Canada Life Assur. v. Converium

Decision Date19 April 2002
Docket NumberNo. 01 CIV. 11767(WHP).,01 CIV. 11767(WHP).
Citation210 F.Supp.2d 322
PartiesTHE CANADA LIFE ASSURANCE COMPANY, Plaintiff, v. CONVERIUM RÜCKERVERSICHERUNG (DEUTSCHLAND) AG, f/k/a Zürich Rückversicherung (Köln) AG, Defendant.
CourtU.S. District Court — Southern District of New York

Vincent J. Vitkowsky, Edwards & Angell, New York, NY, John H. Mathias, Jr., Jenner & Block, LLC, Chicago, IL, for Plaintiff.

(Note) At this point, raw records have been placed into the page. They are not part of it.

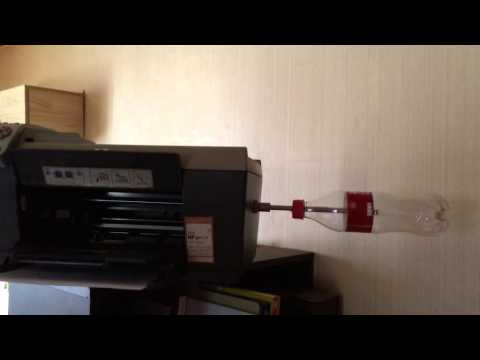Xxx Mp4 How To Make Easy Homemade Fucking Machine With Inkjet Printer 3gp Sex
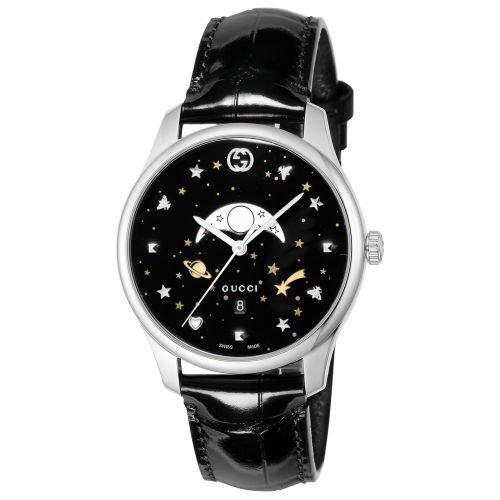 グッチ/腕時計/メンズ/G-Timeless|G-タイムレス/YA126327/ムーンフェイズ/ブラック×ブラックアリゲーターレザーベルト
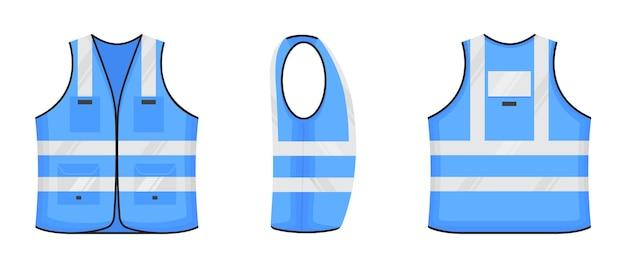 Kamizelka odblaskowa bezpieczeństwa ikona znak płaski projekt wektor ilustracja zestaw jasnoniebieski fluorescencyjny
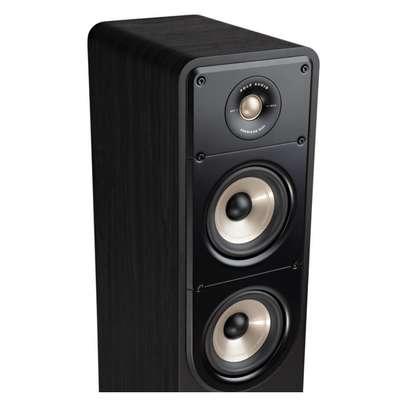 The NEW Polk Signature E Series 5-Piece High Resolution Hometheater Speaker Set image 7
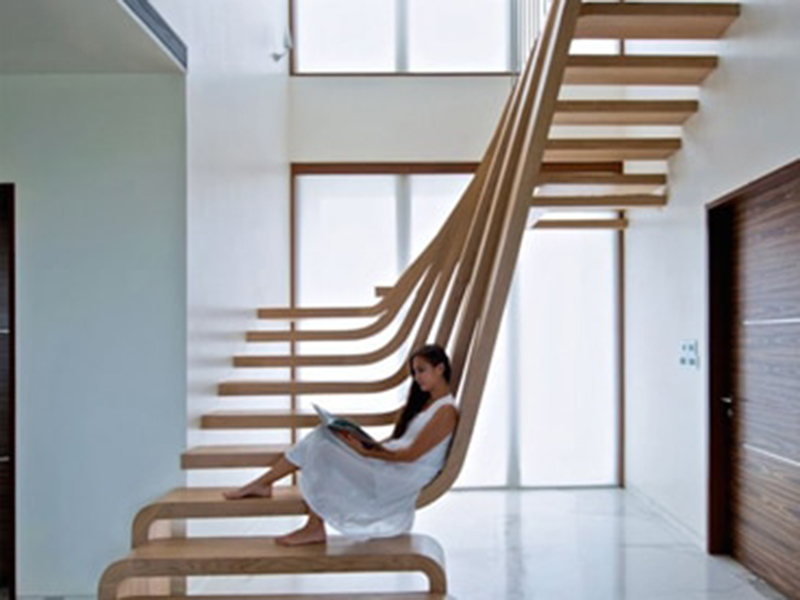 Unique Style Design Stair Case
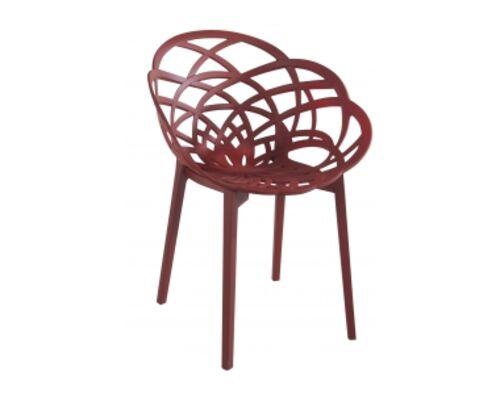 Кресло барное пластиковое Flora красный кирпич матовое - Фото №1
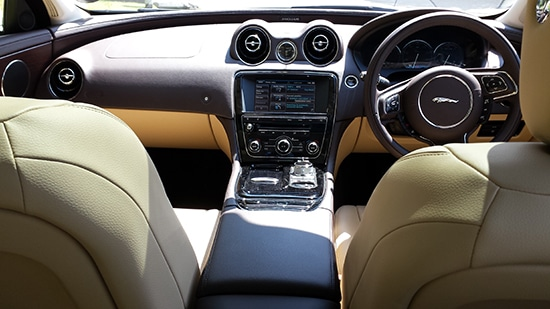 Jaguar XJ LWB White Interior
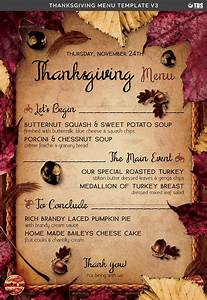 Free Flyer Maker Printable Thanksgiving Menu Template V3 By Lou606 Graphicriver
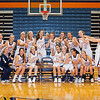 Wheaton College 2016-17 Women's Basketball Team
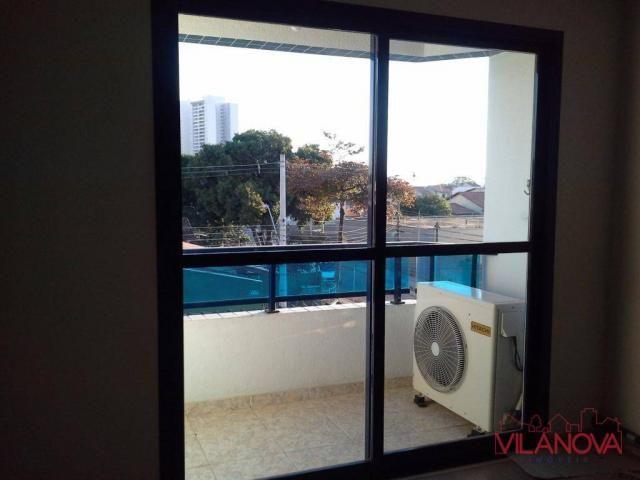 Apartamento com 3 dormitórios à venda, 90 m² por r$ 430.000,00 - jardim das indústrias - s - Foto 3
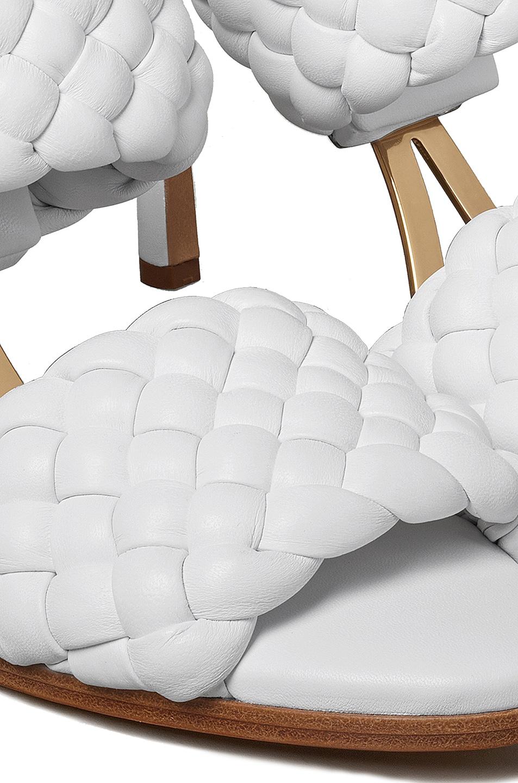 Image 5 of Bottega Veneta Lido Leather Woven Sandals in Optic White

Richard Mancino, Willkie Farr & Gallgher, New York, NY, for Defendant.

MEMORANDUM AND ORDER

PAULEY, District Judge.

This is a case of first impression concerning the jurisdictional reach of the Air Transportation and System Stabilization Act ("Air Stabilization Act"). Pub.L. No. 107-42, 115 Stat. 230 (Sept. 22, 2001) (amended by the Aviation and Transportation Security Act, Pub.L. No. 107-71, 115 Stat. 597 (Nov. 19, 2001) ("Aviation Security Act")). This action involves a dispute between two foreign reinsurance companies concerning reinsurance claims resulting from the September 11th terrorist attacks. Defendant Converium Rüekerversicherung (Deutschland) Ltd. ("Converium")1 moves to dismiss plaintiff The Canada Life Assurance Company's ("Canada Life") complaint for lack of subject matter jurisdiction, or in the alternative, to dismiss or stay the action and compel arbitration. Canada Life moves for an order requiring Converium to post a bond. For the reasons set forth below, Converium's motion to dismiss the complaint for lack of subject matter jurisdiction is granted and thus this Court may not consider Canada Life's motion to require a bond.

Background

Canada Life is a Canadian reinsurance corporation accredited in New York State. (Compl. ¶ 4.) Converium is a German reinsurance corporation. (Compl. ¶ 4.) Reinsurance is a business arrangement where primary insurers transfer or "cede" their risks of loss from the contracts they sell. Barry R. Ostrager & Thomas R. Newman, Handbook on Insurance Coverage Disputes § 15.01[a] (9th ed.1998); Graydon S. Staring, Law of Reinsurance § 1:1 (1993).

Typically, an insurance company pays a certain percentage of the premiums it collects to a reinsurer in exchange for that reinsurer's promise to be responsible for the same percentage of the potential losses on the specified policies of the primary insurer. This paradigm is known as "quota-share" reinsurance. Ostrager & Newman, supra § 15.02[a]; Staring, supra § 2:4. As such, reinsurance is simply "insurance for insurance companies." Continental Casualty Co., v. Stronghold Ins. Co., 77 F.3d 16, 20 (2d Cir.1996).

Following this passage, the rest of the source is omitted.